• _Task brief_
Gather each line from the items below that includes the word "texture".

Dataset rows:
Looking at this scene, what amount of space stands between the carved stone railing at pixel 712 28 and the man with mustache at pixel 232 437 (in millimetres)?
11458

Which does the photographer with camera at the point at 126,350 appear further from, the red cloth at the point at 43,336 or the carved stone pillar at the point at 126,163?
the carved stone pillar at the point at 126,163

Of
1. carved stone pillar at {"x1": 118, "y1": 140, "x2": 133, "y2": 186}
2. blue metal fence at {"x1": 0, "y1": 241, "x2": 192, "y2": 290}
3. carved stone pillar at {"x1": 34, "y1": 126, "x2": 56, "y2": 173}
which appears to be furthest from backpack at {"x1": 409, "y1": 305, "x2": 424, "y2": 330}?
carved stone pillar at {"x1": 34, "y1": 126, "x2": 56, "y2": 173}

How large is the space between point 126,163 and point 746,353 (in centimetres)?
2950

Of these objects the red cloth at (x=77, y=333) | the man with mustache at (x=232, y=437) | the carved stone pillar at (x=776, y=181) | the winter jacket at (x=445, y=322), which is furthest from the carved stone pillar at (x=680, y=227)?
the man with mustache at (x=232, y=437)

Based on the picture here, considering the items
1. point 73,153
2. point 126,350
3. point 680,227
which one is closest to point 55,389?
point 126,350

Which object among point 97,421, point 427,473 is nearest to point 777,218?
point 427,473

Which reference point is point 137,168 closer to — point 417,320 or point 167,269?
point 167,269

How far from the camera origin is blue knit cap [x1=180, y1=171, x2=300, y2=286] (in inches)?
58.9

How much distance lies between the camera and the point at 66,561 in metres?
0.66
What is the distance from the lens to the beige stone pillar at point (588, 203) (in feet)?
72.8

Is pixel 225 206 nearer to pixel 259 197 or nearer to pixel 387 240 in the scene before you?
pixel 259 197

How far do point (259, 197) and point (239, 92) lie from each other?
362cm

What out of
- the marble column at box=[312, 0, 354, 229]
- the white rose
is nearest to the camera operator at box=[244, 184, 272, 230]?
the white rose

---

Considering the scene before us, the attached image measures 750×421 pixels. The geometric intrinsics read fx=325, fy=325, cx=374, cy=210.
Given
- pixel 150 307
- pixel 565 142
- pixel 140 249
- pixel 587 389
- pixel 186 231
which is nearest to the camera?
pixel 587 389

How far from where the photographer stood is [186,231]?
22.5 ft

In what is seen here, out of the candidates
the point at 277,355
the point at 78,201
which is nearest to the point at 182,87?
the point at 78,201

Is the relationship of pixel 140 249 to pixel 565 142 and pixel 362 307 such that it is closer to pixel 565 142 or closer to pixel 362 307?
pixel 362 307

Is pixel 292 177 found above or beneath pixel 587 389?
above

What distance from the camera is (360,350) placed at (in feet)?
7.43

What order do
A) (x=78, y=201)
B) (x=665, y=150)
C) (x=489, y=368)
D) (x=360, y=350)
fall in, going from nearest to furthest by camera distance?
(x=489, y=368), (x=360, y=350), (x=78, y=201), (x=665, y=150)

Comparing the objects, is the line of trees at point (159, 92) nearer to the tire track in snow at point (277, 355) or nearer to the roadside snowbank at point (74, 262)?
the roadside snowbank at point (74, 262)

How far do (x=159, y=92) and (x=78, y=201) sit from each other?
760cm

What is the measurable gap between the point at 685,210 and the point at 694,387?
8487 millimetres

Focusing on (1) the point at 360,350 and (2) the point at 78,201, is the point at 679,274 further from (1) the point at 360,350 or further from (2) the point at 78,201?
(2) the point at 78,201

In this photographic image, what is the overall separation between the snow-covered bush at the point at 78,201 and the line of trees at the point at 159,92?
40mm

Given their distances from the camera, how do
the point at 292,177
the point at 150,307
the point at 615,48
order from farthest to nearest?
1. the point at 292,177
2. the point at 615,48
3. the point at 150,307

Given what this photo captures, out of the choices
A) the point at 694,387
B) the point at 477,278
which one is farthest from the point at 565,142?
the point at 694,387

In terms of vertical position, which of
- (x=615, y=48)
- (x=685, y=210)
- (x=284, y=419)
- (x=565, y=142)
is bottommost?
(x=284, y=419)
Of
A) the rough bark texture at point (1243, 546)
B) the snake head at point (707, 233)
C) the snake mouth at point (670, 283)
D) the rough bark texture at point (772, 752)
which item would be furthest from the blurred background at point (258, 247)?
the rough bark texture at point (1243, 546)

• _Solution to the problem_
A) the rough bark texture at point (1243, 546)
D) the rough bark texture at point (772, 752)
the rough bark texture at point (1243, 546)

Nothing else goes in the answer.